• TASK PROMPT: What you return should match the data below exactly, with no pictures in it.

• DATA:
------------------------------

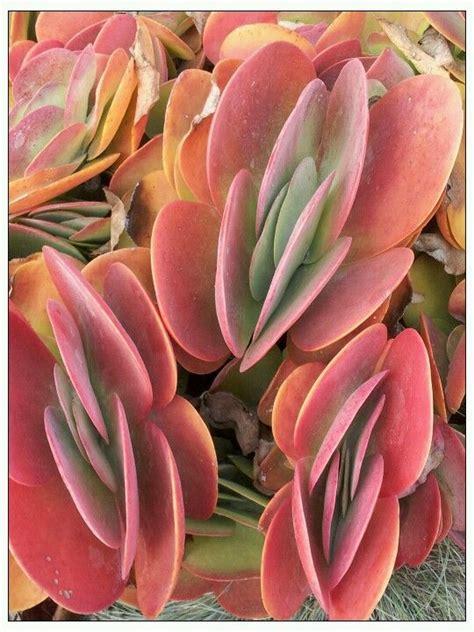 Propagating Succulents Succulents And Plants On - 437 best succulents kalanchoe images on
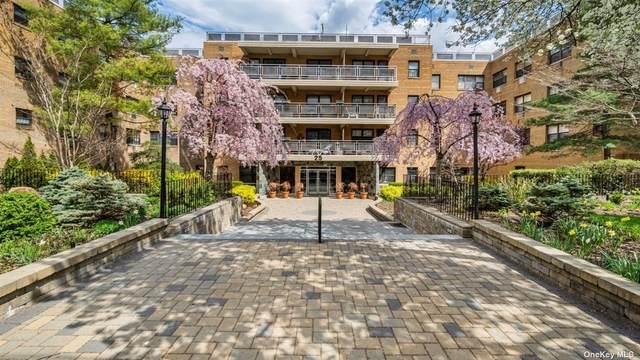 25 Park Place 1P, Great Neck, NY 11021 (MLS #3303918) :: Howard Hanna | Rand Realty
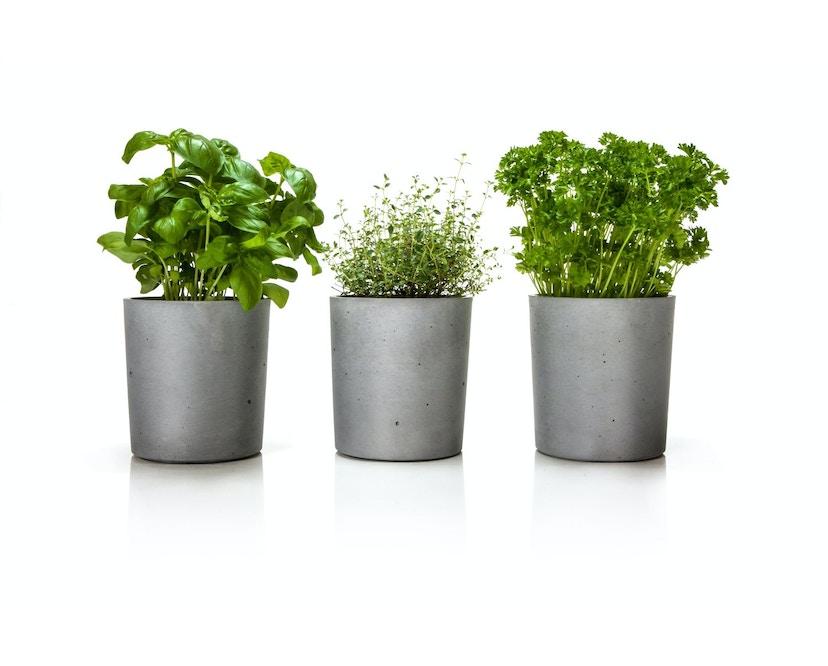 Spicepot Blumentopf 3er Set - beton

------------------------------

• SOLUTION:
 Propagating Succulents Succulents And Plants On - 437 best succulents kalanchoe images on
 25 Park Place 1P, Great Neck, NY 11021 (MLS #3303918) :: Howard Hanna | Rand Realty
 Spicepot Blumentopf 3er Set - beton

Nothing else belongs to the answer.